Just what is a hero?

Today the word hero is in danger of losing its meaning because of overuse and commercialization. Now the term is more about marketing and flattery than anything heroic. I believe heroism requires personal risk and an act of courage in the interest of others. It is more than someone simply doing his or her job competently, even in the face of difficulty. With this ideal in mind, I aim to highlight some young heroes worth reading about.

Before doing any actual acclaiming of young heroes, perhaps a little explaining is called for. The logical place to begin might be the definition of the word hero, if for no other reason than to remind ourselves what the word is supposed to mean. The Dictionary.com definition below is representative of various dictionaries (for female heroes, sometimes called heroines, substitute the appropriate pronouns).

he•ro [heer-oh]
1. a man of distinguished courage or ability, admired for his brave deeds and noble qualities.
2. a person who, in the opinion of others, has heroic qualities or has performed a heroic act and is regarded as a model or ideal: He was a local hero when he saved the drowning child.
3. the principal male character in a story, play, film, etc.

In our modern media-driven culture heroes are called on to do much more than just inspire. They now also sell, promote, reward, preach, teach, motivate, and recruit. Without them, the economy probably could not function. As might be imagined, to satisfy the incessant demand for new heroes, standards have been lowered and the word itself has largely lost its meaning through overuse.
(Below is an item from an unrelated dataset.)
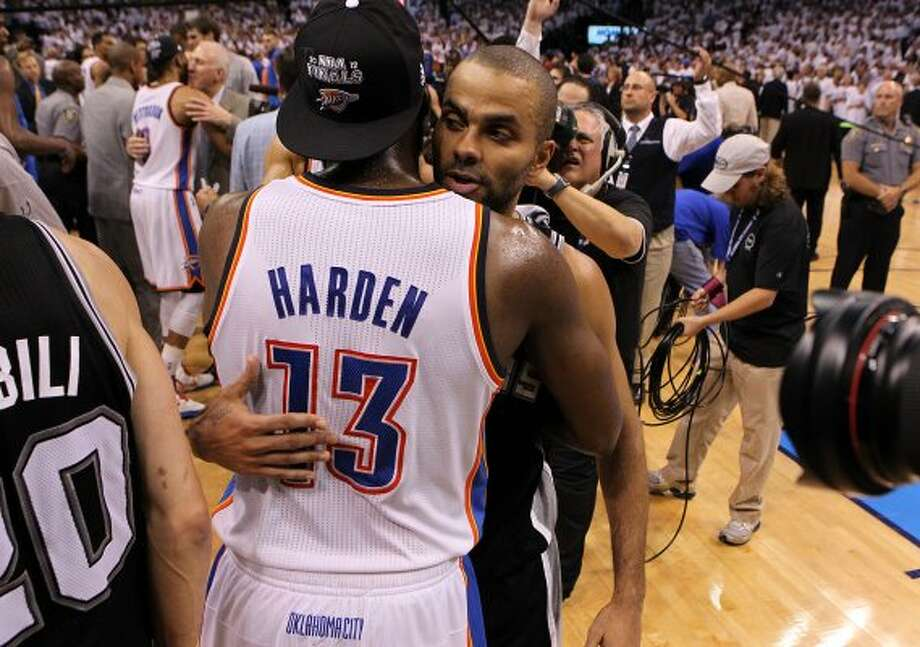 San Antonio Spurs' Tony Parker (9) hugs Oklahoma City Thunder's James Harden (13) after game six of the NBA Western Conference Finals in Oklahoma City, Okla. on Wednesday, June 6, 2012.  The Thunder won 107-99. (Kin Man Hui / San Antonio Express-News)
Plug the word heroes into an online search engine and you’ll be hard pressed to find a usage that remotely approaches the definition. What turns up is endless commentary on a TV series and the marketing of movies, games, and music. Perhaps the truest remaining popular use of the word is in reference to comic book superheroes.

Most politicians today have rightly lost their media hero status, but hero inflation among other celebrity types still abounds. Actors, singers, sports stars, entrepreneurs, and even some criminals are routinely lauded as heroes. But lack of fame is not necessarily a barrier to herodom. The hero designation has trickled down to the masses in a big way and is now a feel-good term for whole groups being commended wholesale. The term has been degraded to the point where it serves as the verbal equivalent of a gold star. In schools children who reach reading goals have become reading heroes. Firefighters and the disabled have become heroes. The last of the World War One veterans received hero medals and recognition because . . . well, because they were the last living members of their group. The brutal conflicts in Iraq and Afghanistan have been made more palatable by referring to virtually all serving soldiers as heroes. Companies and businesses routinely honor efficient employees as heroes. The list goes on and on.
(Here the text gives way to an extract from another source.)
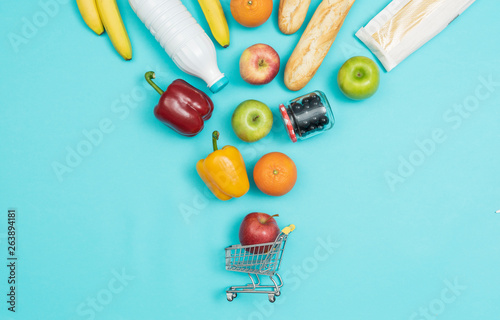 Pinturas sobre lienzo  Grocery shopping products falling into a trolley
While the dictionary definition allows some latitude, I have always considered heroism to require more of a person than simply carrying out his or her job, even if this job is difficult or dangerous. It requires actually doing something, not having something happen to you. I say this as someone who served as an infantryman in Vietnam. And nowhere in the definition do I see the proviso that lets fame or wealth convey hero status.
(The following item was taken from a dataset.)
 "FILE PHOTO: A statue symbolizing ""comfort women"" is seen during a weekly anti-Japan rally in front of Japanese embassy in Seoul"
My intent is not to diminish the accomplishments and hardships borne by members of these groups. I simply believe a blanket hero designation serves no one. There are certainly heroes deserving of recognition among all the above groups, but like grade inflation, when everyone in a class receives an A, how is extraordinary achievement, or remarkable effort to be recognized?

No website confab is going to reverse the hero overuse syndrome. But like a tiny oasis in a vast desert, a dialogue can serve as a watering hole for the thirsty. News items about youth problems and young offenders are abundant, but outside the sports page, counterbalancing positive stories are in short supply. My aim is to serve as such an oasis by collecting and highlighting young heroes through the remembrances of readers and people I encounter.


Just what is a hero? — 1 Comment

  1. When one can accomplish something -against all odds- the atmosphere of ‘hero’ begins to grow. But one must question whether ‘luck’ is the culprit that achieved the daunting challenge. When one leads a mass of people to a positive end [Martin LuherKing comes to mind] the label ‘hero’ wraps around the individual, but one must questin whether personal frustration an convictions was the ‘culprit’ that pushed him to speak [like Osama Bin Laden]. ‘Hero’ is an emotional subjective title. Today, Andy Kempker, age 34, is my ‘hero’ because he’s taking off a month of work to ‘be there’when Frank arrives home [after4mos of rehab]with a cane and wheelchair and speech issues,so his 6’7″ frame can keep his Dad stable while he acclimates to their home and resumes 3day/wk to/from rehab at their local hospital. Granted,Andy is single and lives with his folks, but this is taking such a load off Joyce who has to continue to work so they have insurance coverage. Like I said, heroism isemotional and subjective.